Home > Articles > Software Development & Management

IT Management Reference Guide

Jul 9, 2004

␡

⎙ Print

< Back Page 69 of 205 Next >

Achieving high availability does not happen by accident. Careful planning, clever design, flawless execution and reliable support are just some of the characteristics required to keep critical systems up and operating for months on end. In this third segment of my four-part series on improving high availability, I describe several characteristics I believe are essential for achieving maximum availability. I refer to these attributes as the Seven R's of High Availability.

The Seven Rs of High Availability

The goal of all availability process owners is to maximize the uptime of the various online systems for which they are responsible—in essence, to make them completely fault tolerant. Constraints inside and outside the IT environment make this challenge close to impossible. Budget limitations, component failures, faulty code, human error, flawed design, natural disasters, and unforeseen business shifts such as mergers, downturns, and political changes are just some of the factors working against that elusive goal of 100% availability —the ultimate expression of high availability.

There are several approaches that can be taken to maximize availability without breaking the budget bank. Each of these approaches start with the same letter, so we refer to them as the seven Rs of high availability (see Figure 9).

Figure 9. The Seven Rs of High Availability

Let's begin with redundancy. Manufacturers have been designing this into their products for years in the form of redundant power supplies, multiple processors, segmented memory, and redundant disks. This can also refer to entire server systems running in a hot standby mode. Infrastructure analysts can take a similar approach by configuring disk and tape controllers, and servers with dual paths, splitting network loads over dual lines, and providing alternate control consoles—in short, eliminate as much as possible any single points of failure that could disrupt service availability.

The next three approaches—reputation, reliability, and repairability—are closely related. Reputation refers to the track record of key suppliers. Reliability pertains to the dependability of the components and the coding that go into their products. Repairability is a measure of how quickly and easily suppliers can fix or replace failing parts. We will look at each of these a bit more closely.

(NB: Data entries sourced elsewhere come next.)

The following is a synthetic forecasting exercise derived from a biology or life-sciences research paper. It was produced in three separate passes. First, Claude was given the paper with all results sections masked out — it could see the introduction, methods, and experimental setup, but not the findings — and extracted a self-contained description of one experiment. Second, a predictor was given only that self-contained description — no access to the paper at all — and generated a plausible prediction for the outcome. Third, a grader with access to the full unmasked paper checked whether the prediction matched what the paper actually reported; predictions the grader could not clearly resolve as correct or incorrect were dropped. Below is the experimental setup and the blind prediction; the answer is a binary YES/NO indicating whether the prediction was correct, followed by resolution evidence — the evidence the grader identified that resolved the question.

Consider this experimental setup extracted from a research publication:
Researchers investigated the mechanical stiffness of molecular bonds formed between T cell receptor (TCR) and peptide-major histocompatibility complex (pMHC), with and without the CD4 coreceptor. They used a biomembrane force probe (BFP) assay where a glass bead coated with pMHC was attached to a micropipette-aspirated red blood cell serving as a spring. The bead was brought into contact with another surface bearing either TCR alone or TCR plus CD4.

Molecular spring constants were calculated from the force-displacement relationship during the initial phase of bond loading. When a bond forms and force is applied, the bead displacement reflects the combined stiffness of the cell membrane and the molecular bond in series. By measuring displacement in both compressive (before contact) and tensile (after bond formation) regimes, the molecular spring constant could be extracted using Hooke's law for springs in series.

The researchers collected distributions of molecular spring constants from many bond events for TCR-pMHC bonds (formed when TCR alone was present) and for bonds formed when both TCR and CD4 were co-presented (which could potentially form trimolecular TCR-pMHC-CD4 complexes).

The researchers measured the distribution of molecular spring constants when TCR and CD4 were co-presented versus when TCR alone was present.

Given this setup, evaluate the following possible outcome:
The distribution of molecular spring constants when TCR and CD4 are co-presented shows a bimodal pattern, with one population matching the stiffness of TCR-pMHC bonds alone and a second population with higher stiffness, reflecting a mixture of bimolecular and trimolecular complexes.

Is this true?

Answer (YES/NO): YES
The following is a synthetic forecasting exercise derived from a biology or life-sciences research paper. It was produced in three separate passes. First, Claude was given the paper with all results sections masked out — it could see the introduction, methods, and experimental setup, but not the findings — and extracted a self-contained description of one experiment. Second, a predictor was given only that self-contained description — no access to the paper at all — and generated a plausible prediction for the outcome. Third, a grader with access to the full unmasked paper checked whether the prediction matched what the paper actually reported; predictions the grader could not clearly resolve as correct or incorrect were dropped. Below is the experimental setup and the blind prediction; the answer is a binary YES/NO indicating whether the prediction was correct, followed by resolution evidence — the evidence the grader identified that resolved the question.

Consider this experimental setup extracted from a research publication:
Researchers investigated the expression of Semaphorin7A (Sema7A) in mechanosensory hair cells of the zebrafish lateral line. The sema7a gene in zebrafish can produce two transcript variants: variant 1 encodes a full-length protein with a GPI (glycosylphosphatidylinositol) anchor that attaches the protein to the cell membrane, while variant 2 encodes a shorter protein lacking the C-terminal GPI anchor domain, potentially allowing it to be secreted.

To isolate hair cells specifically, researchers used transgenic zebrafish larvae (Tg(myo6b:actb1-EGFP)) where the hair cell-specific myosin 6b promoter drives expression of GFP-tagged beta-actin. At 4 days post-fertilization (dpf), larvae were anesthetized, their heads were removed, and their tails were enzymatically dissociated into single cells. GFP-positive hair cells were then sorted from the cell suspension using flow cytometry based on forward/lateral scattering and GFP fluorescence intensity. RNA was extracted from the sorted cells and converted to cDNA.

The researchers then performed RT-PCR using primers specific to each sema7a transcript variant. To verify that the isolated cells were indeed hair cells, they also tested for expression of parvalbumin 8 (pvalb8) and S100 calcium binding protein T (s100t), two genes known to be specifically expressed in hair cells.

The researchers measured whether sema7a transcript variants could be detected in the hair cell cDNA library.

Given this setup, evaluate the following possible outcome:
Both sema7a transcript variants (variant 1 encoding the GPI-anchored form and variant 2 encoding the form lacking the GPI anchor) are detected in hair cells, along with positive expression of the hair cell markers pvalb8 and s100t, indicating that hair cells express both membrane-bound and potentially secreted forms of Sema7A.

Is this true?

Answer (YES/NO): YES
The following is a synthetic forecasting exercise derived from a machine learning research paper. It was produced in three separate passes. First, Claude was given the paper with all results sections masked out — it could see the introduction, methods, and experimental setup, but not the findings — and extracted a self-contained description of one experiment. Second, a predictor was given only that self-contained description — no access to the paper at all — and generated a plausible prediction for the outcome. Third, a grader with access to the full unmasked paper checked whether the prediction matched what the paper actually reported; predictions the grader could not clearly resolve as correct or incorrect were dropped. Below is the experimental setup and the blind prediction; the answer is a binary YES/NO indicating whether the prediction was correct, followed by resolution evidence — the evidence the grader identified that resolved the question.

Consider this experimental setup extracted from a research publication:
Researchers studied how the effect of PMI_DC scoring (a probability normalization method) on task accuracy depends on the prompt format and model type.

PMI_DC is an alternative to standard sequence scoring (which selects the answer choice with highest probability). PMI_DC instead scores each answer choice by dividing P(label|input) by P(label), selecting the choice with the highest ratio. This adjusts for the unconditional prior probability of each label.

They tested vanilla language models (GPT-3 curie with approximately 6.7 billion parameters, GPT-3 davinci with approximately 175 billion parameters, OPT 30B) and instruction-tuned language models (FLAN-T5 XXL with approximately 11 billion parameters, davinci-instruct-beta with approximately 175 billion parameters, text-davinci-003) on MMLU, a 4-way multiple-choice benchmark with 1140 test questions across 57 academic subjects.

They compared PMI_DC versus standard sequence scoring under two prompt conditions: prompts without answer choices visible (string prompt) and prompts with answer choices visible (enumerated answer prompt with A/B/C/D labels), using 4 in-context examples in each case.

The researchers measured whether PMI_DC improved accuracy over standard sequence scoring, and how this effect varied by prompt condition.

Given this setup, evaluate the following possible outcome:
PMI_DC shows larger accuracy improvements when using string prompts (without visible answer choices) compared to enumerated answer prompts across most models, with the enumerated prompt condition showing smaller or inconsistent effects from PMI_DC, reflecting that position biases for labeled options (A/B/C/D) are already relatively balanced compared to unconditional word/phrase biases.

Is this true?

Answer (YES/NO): NO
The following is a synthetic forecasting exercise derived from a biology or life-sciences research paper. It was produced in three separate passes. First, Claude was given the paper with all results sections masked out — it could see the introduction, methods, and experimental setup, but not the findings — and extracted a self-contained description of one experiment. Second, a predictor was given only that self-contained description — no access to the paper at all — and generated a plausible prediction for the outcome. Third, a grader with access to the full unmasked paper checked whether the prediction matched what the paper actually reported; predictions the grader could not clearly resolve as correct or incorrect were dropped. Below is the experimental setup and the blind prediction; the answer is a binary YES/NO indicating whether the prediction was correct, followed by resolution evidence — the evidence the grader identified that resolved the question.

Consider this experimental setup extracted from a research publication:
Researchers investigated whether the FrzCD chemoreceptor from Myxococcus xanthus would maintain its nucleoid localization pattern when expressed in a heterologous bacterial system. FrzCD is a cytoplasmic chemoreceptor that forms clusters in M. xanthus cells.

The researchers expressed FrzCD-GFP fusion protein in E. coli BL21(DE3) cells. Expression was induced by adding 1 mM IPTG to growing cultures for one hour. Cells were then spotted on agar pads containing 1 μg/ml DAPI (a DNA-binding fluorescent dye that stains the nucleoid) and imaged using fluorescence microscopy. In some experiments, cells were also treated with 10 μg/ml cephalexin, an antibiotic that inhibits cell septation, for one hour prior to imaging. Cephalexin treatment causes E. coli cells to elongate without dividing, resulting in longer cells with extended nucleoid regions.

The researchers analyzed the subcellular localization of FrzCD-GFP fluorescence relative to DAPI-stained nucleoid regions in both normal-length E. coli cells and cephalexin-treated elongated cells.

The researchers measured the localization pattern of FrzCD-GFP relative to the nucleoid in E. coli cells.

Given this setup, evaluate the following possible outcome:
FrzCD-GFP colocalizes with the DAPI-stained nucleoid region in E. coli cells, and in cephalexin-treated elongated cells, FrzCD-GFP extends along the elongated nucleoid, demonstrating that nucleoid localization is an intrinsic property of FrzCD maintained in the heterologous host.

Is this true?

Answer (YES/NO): YES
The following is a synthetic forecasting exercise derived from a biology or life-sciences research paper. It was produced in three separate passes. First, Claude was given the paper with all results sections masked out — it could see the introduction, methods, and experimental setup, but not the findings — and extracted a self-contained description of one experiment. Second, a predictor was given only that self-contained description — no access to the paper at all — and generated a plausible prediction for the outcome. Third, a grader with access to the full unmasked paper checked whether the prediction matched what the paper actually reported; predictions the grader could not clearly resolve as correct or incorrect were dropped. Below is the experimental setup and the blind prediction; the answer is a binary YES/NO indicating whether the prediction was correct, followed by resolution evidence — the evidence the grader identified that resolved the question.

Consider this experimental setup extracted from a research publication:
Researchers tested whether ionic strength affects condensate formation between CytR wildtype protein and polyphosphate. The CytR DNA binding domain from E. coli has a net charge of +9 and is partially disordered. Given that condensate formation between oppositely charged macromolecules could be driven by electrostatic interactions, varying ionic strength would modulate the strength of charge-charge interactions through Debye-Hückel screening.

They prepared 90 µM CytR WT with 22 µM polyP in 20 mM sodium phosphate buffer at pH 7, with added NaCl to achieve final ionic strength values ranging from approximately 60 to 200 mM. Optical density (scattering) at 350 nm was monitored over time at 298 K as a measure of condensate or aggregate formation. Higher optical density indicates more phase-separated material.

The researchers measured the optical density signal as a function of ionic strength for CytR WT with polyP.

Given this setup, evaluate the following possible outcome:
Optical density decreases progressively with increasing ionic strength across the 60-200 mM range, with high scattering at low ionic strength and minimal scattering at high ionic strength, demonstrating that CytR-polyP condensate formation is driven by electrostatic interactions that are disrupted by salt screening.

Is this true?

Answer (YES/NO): NO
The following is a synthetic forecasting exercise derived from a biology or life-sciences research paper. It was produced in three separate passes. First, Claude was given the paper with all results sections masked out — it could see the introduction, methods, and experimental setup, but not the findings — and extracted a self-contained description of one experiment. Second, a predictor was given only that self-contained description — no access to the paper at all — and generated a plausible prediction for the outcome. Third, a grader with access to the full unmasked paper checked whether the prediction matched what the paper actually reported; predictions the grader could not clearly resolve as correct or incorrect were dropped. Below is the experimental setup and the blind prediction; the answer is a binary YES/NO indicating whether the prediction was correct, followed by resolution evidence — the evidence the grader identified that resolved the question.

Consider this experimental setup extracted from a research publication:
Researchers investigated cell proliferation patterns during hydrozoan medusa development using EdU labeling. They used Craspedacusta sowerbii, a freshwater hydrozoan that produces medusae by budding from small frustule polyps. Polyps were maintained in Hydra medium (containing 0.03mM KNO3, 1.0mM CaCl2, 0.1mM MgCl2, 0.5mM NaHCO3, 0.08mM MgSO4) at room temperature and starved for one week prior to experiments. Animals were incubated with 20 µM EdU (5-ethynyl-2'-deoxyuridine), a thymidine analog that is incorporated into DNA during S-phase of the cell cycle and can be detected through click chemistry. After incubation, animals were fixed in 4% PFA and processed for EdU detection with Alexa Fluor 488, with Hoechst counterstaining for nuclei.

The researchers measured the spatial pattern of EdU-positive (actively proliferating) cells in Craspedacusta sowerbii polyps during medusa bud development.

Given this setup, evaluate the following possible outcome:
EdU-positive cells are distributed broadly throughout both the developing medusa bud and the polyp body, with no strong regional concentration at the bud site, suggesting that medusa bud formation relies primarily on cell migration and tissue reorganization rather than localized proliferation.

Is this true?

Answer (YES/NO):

The reputation of key suppliers of servers, disk storage systems, database management systems, and network hardware and software plays a principle role in striving for high availability. It is always best to go with the best. Reputations can be verified in several ways. Percent of market share is one measure. Reports from industry analysts and Wall Street are another. Track record in the field is a third. Customer references can be especially useful when it comes to confirming such factors as cost, service, quality of the product, training of service personnel, and trustworthiness.

The reliability of the hardware and software can also be verified from customer references and industry analysts. Beyond that, you should consider performing what we call an empirical component reliability analysis. Figure 2 lists the steps to perform to accomplish this. An analysis of problem logs should reveal any unusual patterns of failure and should be studied by supplier, product, using department, time and day of failures, frequency of failures, and time to repair. Suppliers often keep onsite repair logs that can be perused to conduct a similar analysis.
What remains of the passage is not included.